### Exercise goal:
Within the records below, find the line with "New 2027 MAXXD" and the line with "2021-22 Upper Deck", then reproduce exactly those two lines and all lines between them, without any picture.

### Records shown:
# # # # # # #

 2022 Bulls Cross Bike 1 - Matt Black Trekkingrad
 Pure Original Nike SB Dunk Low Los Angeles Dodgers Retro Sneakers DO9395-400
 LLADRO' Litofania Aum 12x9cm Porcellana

# # # # # # #

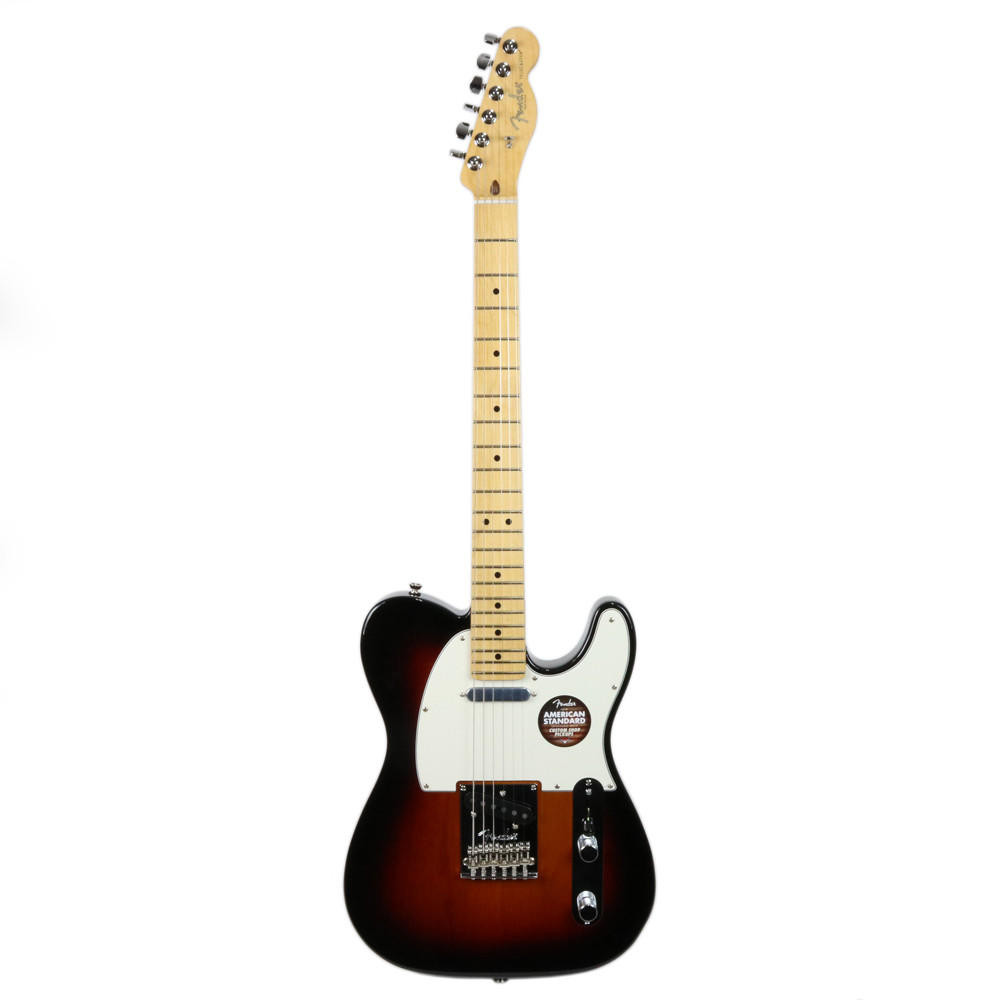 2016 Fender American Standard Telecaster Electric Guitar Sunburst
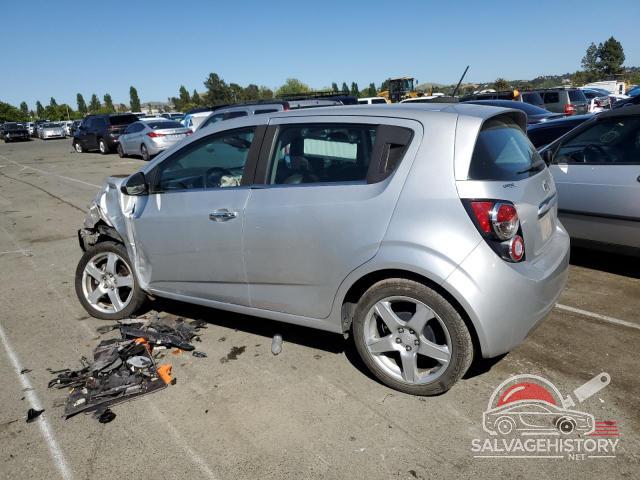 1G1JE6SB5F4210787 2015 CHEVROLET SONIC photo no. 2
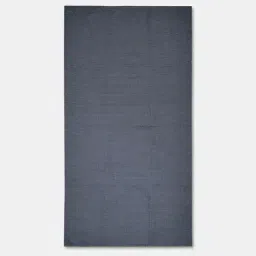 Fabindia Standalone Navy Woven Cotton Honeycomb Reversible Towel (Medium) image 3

# # # # # # #

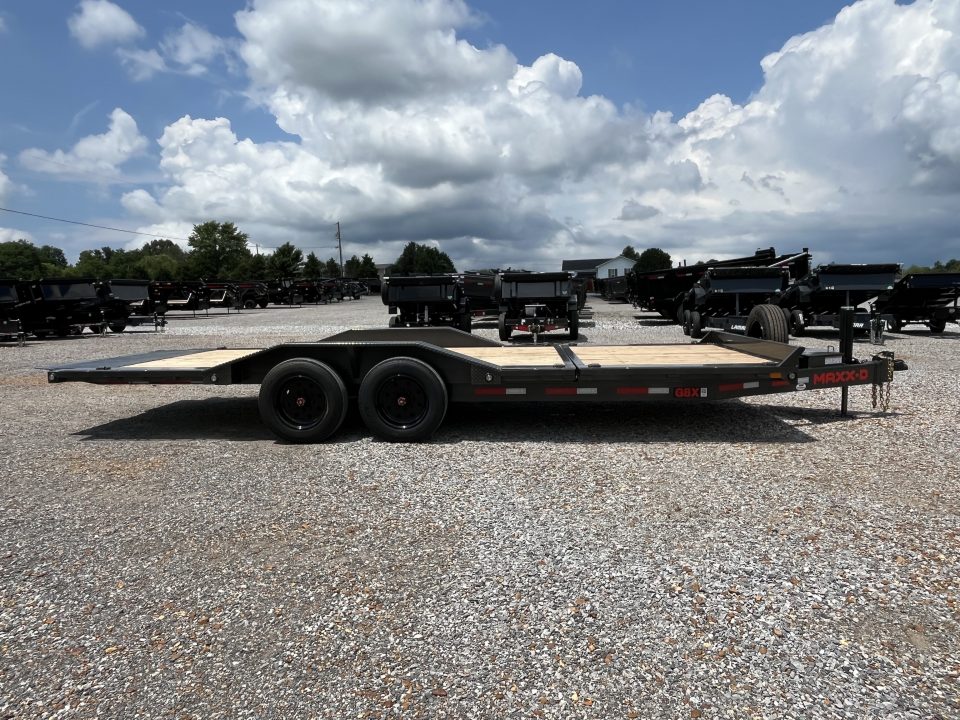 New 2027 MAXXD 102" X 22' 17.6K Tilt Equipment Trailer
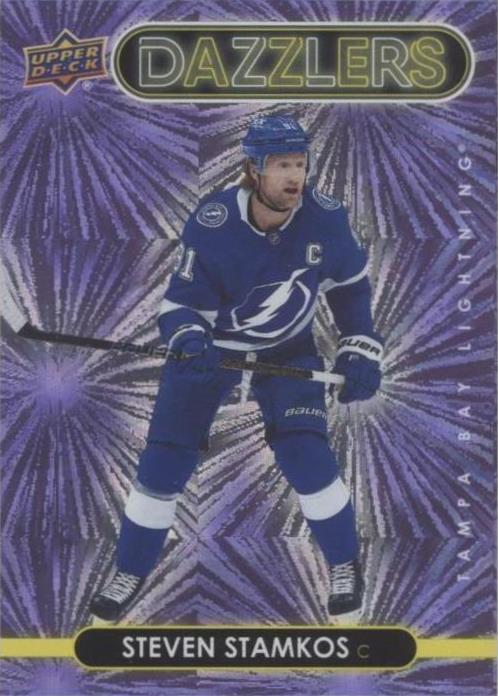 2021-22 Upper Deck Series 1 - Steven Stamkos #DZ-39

# # # # # # #

### Solved problem:
 New 2027 MAXXD 102" X 22' 17.6K Tilt Equipment Trailer
 2021-22 Upper Deck Series 1 - Steven Stamkos #DZ-39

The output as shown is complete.